Rates vary widely by procedure. Estimates range from about 5% after varicose vein surgery to over 50% after thoracotomy or amputation. Common surgeries like knee replacement carry a roughly 20% rate, and breast surgery approximately 31%. Overall, CPSP is one of the most frequent surgical complications.

Why does pain continue after surgery when healing is complete?

In many cases, the nervous system has changed. Central sensitization, where the brain and spinal cord continue amplifying pain signals after tissue has healed, is a documented mechanism in CPSP. Pre-existing pain, anxiety, depression, and pain catastrophizing before surgery increase the risk.

Are behavioral therapies effective for post-surgical pain?

CBT, ACT, PRT, and EAET have evidence for chronic pain broadly. CBT has Cochrane-level support for reducing pain and disability. ACT and EAET showed medium-to-large effects in recent trials. Dedicated CPSP trials are underway, and a pilot ACT study in spine surgery patients showed meaningful pain reductions at six months.

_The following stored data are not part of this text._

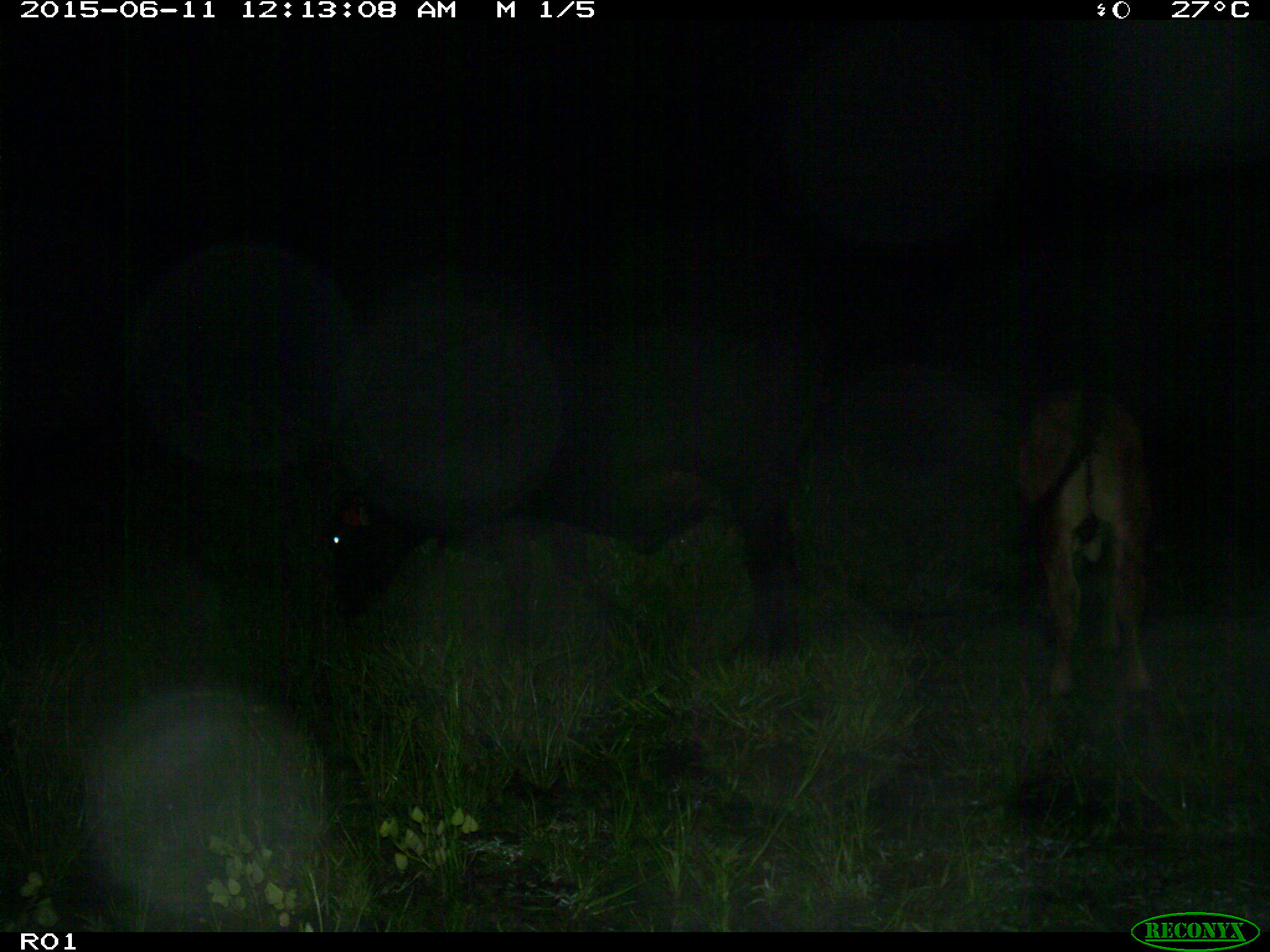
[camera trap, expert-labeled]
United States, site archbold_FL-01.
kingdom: Animalia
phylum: Chordata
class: Mammalia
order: Artiodactyla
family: Bovidae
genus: Bos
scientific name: Bos taurus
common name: domestic cow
Bos taurus (domestic cow).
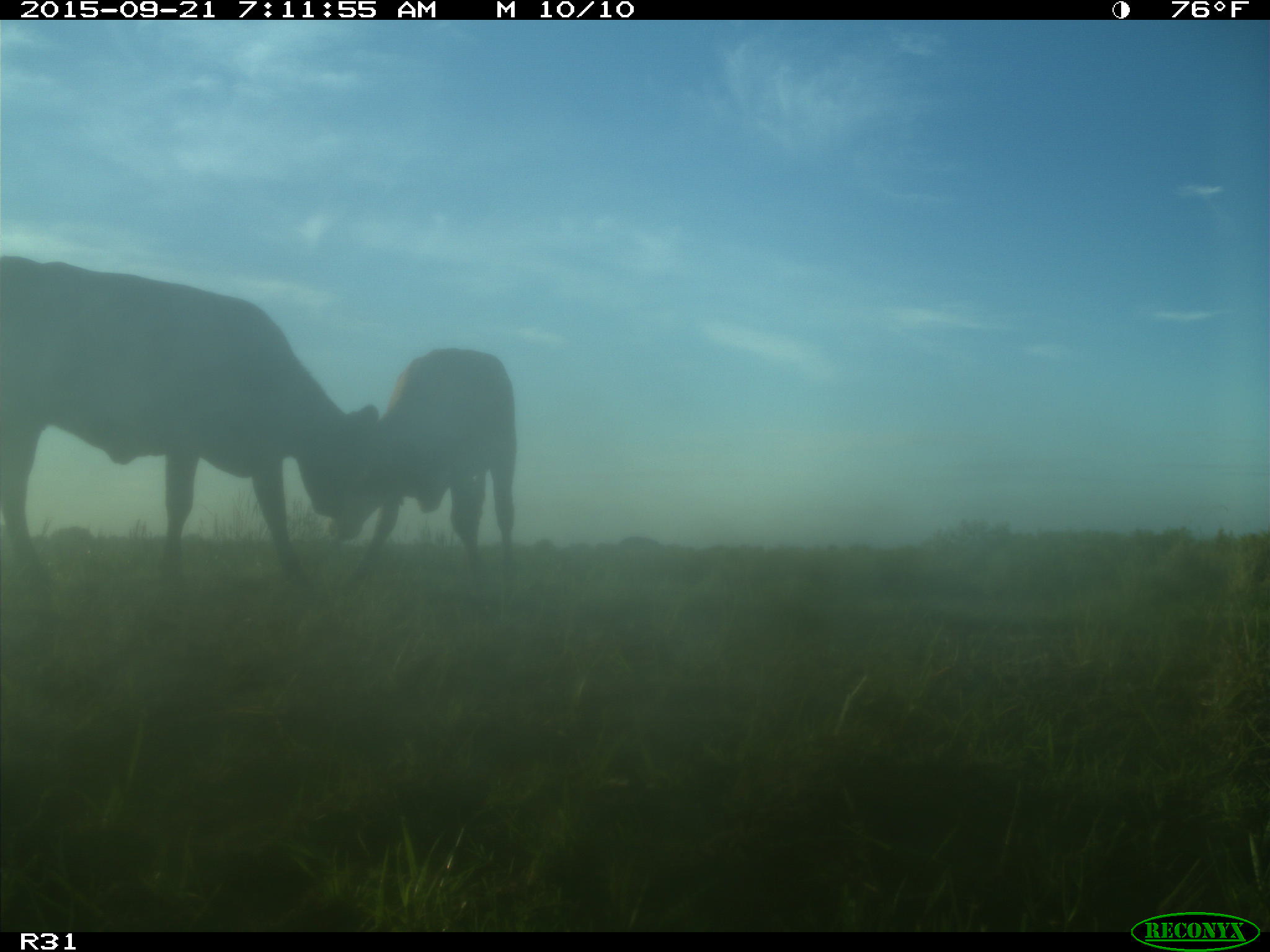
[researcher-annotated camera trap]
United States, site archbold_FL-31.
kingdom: Animalia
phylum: Chordata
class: Mammalia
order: Artiodactyla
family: Bovidae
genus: Bos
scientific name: Bos taurus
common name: domestic cow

What non-opioid medications help with chronic post-surgical pain?

Duloxetine (an SNRI) has trial evidence for reducing pain after knee surgery. Gabapentinoids may help but have mixed evidence for CPSP prevention. Topical lidocaine and capsaicin can provide localized relief. The CDC's 2022 guideline recommends non-opioid therapies as preferred for chronic pain management.

When should I talk to a specialist about post-surgical pain?

If your pain persists beyond three months after surgery and is not improving with your current treatment, consider asking your surgeon or primary care provider for a referral to a pain specialist. Patients with fear of movement, mood changes, spreading pain, or worsening function may benefit from earlier evaluation.

This article is for informational purposes only and is not medical advice. Always consult a qualified healthcare provider before making changes to your treatment plan.